The United Kingdom (UK) has imposed a guideline saying the Treasury will not require know-your-customer (KYC) information from all private crypto wallets. The information will only become necessary when crypto wallets are flagged for possible engagement in illicit activities. An excerpt of the UK Treasury’s statement reads:
“Instead of requiring the collection of beneficiary and originator information for all unhosted wallet transfers, crypto-asset businesses will only be expected to collect this information for transactions identified as posing an elevated risk of illicit finance.”
UK Opposes KYC on All Non-Custodial Crypto Wallets
Just three months ago, the European Union (EU) proposed to have cryptocurrency senders collect information about recipients of those assets, specifically, those receiving cryptocurrencies on unhosted wallets.
Unhosted wallets, also known as private or non-custodial wallets, grant their owners control over their public keys. This means they do not require a third party to access their crypto assets. Examples of such are hot wallets like MetaMask and cold wallets like Ledger.
The EU’s move was meant to enable monitoring of illicit financial activities, including money laundering and terrorist financing.
Before enforcing the law, the UK went on to collect feedback from various consultants, including industry experts and academics. A last week’s report from the Treasury shows that the majority of these respondents disagreed with the proposal. They argued that imposing it would “disproportionately” outbalance its effectiveness in curbing illegal activities.
Meanwhile, supporters of the proposal said all transacting parties ought to maintain transparency. They also argued that unhosted wallets, by nature, were more prone to facilitating illicit activities.
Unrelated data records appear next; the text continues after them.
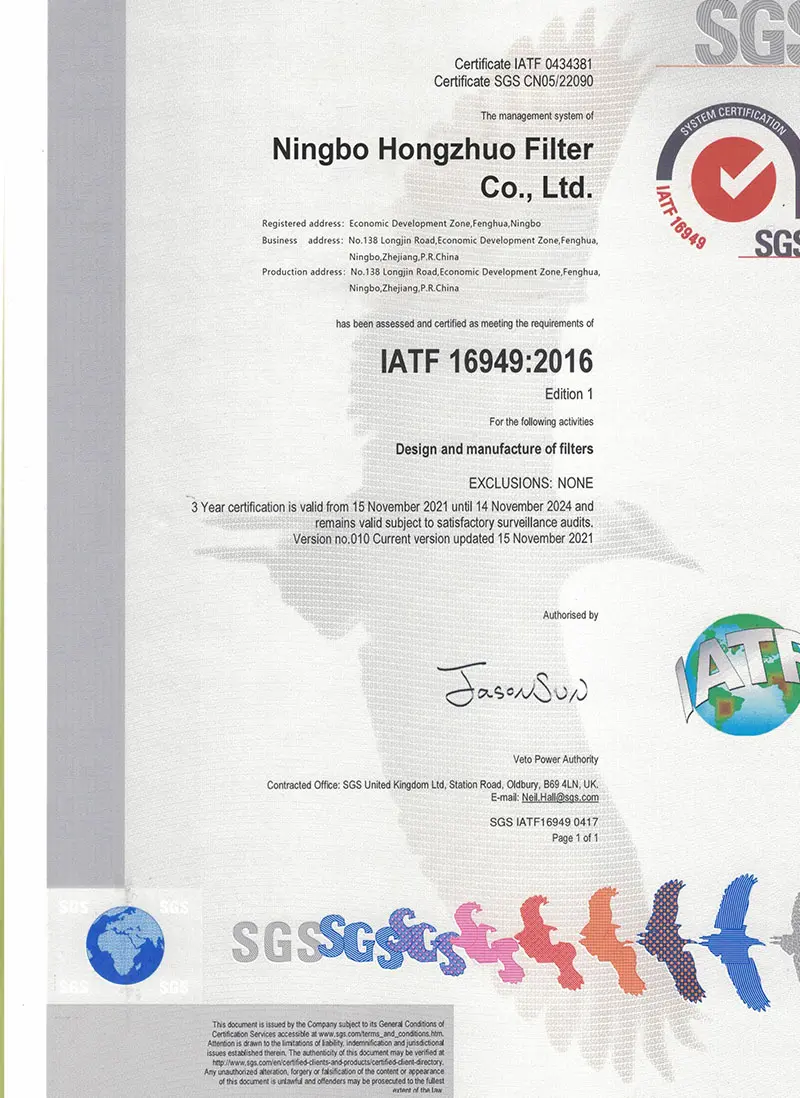 IATF16949 BY HONGZHUOuqx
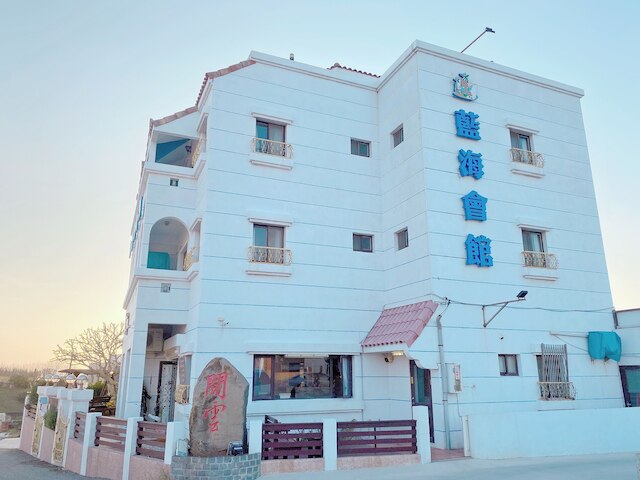 Blue Ocean Inn Penghu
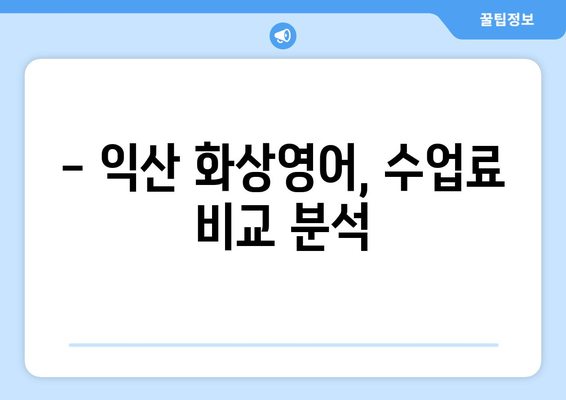 익산 어양동 화상 영어, 비용 얼마나 들까요? | 익산 화상영어 추천, 가격 비교, 수업료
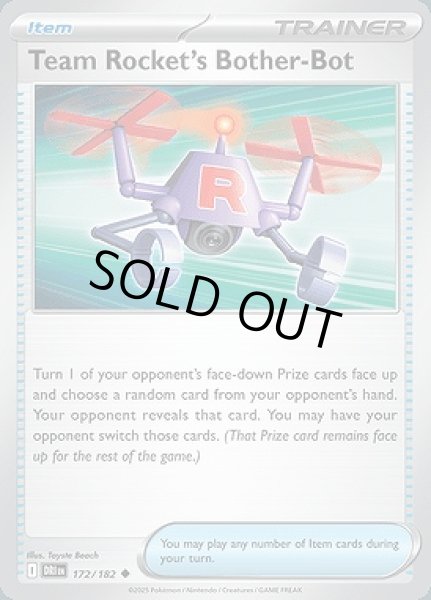 画像1: Team Rocket's Bother-Bot(ロケット団のおじゃまロボ)[172/182] (1)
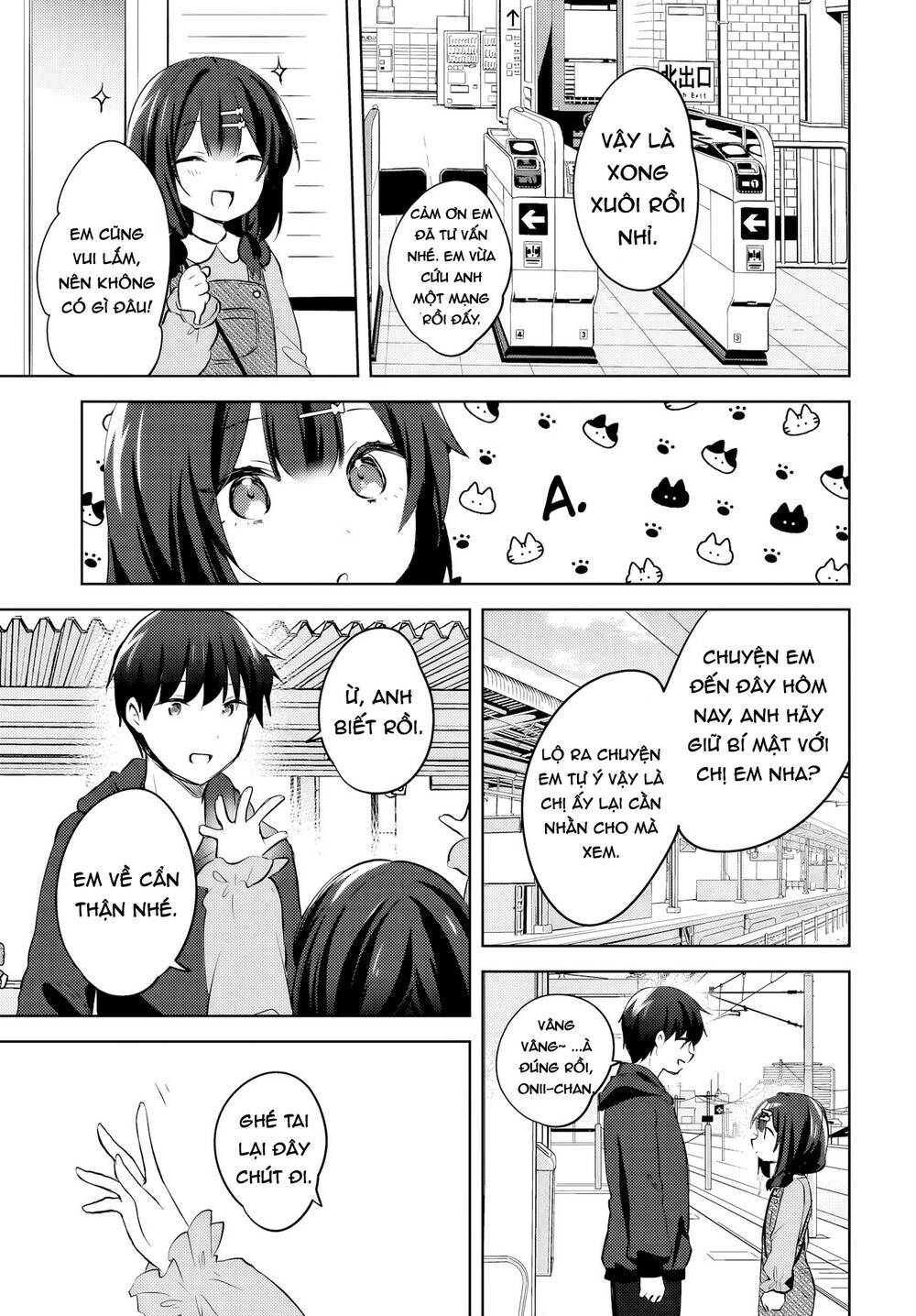 Ushiro no Seki no Gyaru ni Sukarete Shimatta - Chapter 12 - Page 11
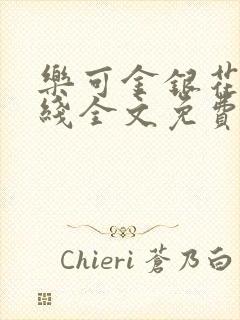 乐可金银花露在线全文免费阅读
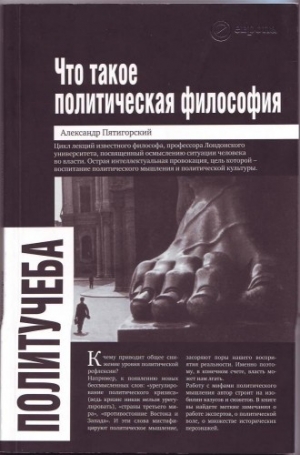 Пятигорский Александр - Что такое политическая философия: размышления и соображения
The UK government itself opposed the proposal, citing a lack of evidence of private wallets posing a disproportionate risk. Its statement reads:
“Many persons who hold crypto assets for legitimate purposes use unhosted wallets due to their customizability and potential security advantages (e.g. cold wallet storage).”
KYC Said to Be “Cumbersome”
The announcement comes as great news to the crypto community, particularly the privacy-focused cohort. Many in this group came out in March to voice their disagreements and frustrations with the EU’s proposition.
One of them was Coinbase CEO Brian Armstrong, who at the time called the bill “anti-innovation, anti-privacy, and anti-law enforcement.” He also noted how cumbersome it would be.
Canada is another jurisdiction that attempted to enforce a similar law but saw it partially fail. In February, supporters of the Freedom Convoy funded protesters with nearly $1 million worth of Bitcoin (BTC). The Canadian government managed to freeze funds in bank accounts and the donating platform GoFundMe. It, however, did not get hold of funds donated to unhosted crypto wallets owing to their privacy capabilities.